_Extrait du document_.
********
• (jour 5) - grandir

    souvent j’écris : je grandis. rarement pourtant j’ose prononcer ces mots à voix haute. rendre tangible cette réalité que pourtant j’expérimente souvent au travers de mes textes : je grandis.

     

    de ma croissance résolument non-linéaire je retiens : grandir me demande du temps, énormément de temps, un temps infini. je réfléchis lentement, doucement ; j’ai besoin de solitude pour m’adonner à l’honnêté nécessaire à fixer sur une page mes sentiments du moment. vient ensuite le temps du mûrissement, des chamboulements, il faut que mes mots prennent de l’âge avant d’oser la relecture. puis, plus tard, il faudra revenir, recommencer tout le processus et se rendre compte de la distance parcourue entre le mot a et le mot b. grandir me demande du temps, du temps que je lui donne.

     

    cette dernière année aura eu l’air d’être douce, sans virages en épingle, sans traumatismes ni tsunamis. et pourtant quand je regarde derrière moi je ne retrouve plus ma vie : j’ai trop grandi. sans en avoir l’air. les mots auxquels étaient tressés des torrents de larmes ne me font plus pleurer quand je les prononce : j’ai accepté de partir. 

     

    le non que je n’ai jamais réussi à murmurer, je le digère.

     

    il m’aura fallu deux ans pour jouer enfin dans ma propre équipe. deux ans pour accepter que mon corps ne sera peut-être plus jamais mon corps, mais que je peux me prendre dans les bras quand même. 

     

    qu’il en faut de la force pour vivre – qu’il en faut pour grandir. c’est une histoire de déchirement et de soulagement, d’écorchures et de cicatrices, constamment il faut se débarasser des idées mortes puis retourner au cadavre reprendre ce qui se garde ; il faut bouturer les idées anciennes, clôturer les idées vieilles, laisser la place aux nouveaux bourgeons ; constamment il faut tutorer, surveiller, questionner, toujours, questionner encore.
********
_Extrait de données_.

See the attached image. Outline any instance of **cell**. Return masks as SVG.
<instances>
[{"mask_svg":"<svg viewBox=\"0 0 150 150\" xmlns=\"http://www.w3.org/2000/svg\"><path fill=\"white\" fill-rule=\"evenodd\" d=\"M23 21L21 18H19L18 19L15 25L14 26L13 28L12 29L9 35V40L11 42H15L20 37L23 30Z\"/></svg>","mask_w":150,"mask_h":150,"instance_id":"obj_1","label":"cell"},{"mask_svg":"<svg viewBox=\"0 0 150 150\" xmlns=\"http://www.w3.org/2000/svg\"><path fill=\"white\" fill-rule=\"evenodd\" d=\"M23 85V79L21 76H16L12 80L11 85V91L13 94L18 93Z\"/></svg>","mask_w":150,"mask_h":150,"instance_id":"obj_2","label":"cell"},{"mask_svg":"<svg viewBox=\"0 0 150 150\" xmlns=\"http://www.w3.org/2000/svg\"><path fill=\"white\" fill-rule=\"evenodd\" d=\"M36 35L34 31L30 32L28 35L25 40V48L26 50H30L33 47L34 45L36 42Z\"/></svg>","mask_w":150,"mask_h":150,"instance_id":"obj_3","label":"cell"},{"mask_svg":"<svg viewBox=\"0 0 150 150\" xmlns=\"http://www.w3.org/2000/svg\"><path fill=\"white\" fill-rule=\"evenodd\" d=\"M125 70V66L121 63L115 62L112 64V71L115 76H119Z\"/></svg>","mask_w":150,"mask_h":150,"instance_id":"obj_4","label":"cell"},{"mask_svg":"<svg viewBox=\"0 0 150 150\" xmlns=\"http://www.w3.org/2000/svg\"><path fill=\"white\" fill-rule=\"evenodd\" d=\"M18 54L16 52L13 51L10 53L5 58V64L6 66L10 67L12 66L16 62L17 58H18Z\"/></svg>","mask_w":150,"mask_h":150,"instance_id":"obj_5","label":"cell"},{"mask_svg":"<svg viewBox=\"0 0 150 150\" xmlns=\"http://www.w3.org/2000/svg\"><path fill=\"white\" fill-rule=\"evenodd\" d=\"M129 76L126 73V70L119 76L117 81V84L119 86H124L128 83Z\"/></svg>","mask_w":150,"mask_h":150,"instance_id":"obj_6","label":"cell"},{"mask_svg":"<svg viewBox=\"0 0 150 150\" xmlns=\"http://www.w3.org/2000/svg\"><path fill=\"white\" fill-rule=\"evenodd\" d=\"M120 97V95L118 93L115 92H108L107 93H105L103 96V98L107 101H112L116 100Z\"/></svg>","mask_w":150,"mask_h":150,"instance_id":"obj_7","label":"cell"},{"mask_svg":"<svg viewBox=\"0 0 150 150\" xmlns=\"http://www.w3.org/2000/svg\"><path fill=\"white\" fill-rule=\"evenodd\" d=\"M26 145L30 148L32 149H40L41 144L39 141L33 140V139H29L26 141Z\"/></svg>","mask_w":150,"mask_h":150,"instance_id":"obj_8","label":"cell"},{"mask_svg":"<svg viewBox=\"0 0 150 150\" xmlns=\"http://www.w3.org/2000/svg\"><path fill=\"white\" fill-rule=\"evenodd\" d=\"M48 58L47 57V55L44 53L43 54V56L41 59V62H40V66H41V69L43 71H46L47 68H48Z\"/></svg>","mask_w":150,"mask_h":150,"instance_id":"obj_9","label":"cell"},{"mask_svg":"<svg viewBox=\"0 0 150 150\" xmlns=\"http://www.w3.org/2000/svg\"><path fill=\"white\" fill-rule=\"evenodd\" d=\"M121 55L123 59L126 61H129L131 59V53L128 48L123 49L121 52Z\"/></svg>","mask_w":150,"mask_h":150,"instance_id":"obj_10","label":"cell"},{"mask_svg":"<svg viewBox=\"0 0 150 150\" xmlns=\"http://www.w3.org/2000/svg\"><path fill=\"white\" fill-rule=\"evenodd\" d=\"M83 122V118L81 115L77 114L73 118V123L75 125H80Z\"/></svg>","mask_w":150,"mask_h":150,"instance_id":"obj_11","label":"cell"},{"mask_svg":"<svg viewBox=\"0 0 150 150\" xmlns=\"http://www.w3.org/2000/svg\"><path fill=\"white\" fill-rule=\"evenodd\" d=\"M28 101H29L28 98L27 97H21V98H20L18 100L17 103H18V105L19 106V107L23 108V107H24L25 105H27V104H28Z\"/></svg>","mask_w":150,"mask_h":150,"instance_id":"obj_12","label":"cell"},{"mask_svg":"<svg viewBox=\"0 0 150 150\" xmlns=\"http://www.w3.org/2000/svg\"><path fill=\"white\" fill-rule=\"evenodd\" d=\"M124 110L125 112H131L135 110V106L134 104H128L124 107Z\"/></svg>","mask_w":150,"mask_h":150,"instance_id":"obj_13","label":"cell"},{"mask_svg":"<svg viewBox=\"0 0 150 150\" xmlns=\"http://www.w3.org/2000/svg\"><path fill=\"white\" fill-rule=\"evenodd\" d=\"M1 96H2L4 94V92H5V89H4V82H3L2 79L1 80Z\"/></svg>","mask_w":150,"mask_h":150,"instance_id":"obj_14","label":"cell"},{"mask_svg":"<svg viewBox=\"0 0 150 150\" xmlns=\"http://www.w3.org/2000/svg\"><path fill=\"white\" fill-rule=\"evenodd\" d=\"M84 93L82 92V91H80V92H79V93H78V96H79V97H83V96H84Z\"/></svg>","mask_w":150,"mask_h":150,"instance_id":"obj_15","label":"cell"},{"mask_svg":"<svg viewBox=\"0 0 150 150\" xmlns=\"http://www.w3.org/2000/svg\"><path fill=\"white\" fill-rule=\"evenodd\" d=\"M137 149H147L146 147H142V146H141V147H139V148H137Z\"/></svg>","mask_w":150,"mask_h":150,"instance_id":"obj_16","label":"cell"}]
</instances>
********
_Tâche demandée_. Reprenez le texte sur le fait de grandir de « il m’aura fallu » à « toujours, questionner encore. », en substituant « apaisement » à « soulagement ». Ce matériel n'a aucun lien avec le texte sur le fait de grandir.

_Résultat_.
il m’aura fallu deux ans pour jouer enfin dans ma propre équipe. deux ans pour accepter que mon corps ne sera peut-être plus jamais mon corps, mais que je peux me prendre dans les bras quand même. 

     

    qu’il en faut de la force pour vivre – qu’il en faut pour grandir. c’est une histoire de déchirement et de apaisement, d’écorchures et de cicatrices, constamment il faut se débarasser des idées mortes puis retourner au cadavre reprendre ce qui se garde ; il faut bouturer les idées anciennes, clôturer les idées vieilles, laisser la place aux nouveaux bourgeons ; constamment il faut tutorer, surveiller, questionner, toujours, questionner encore.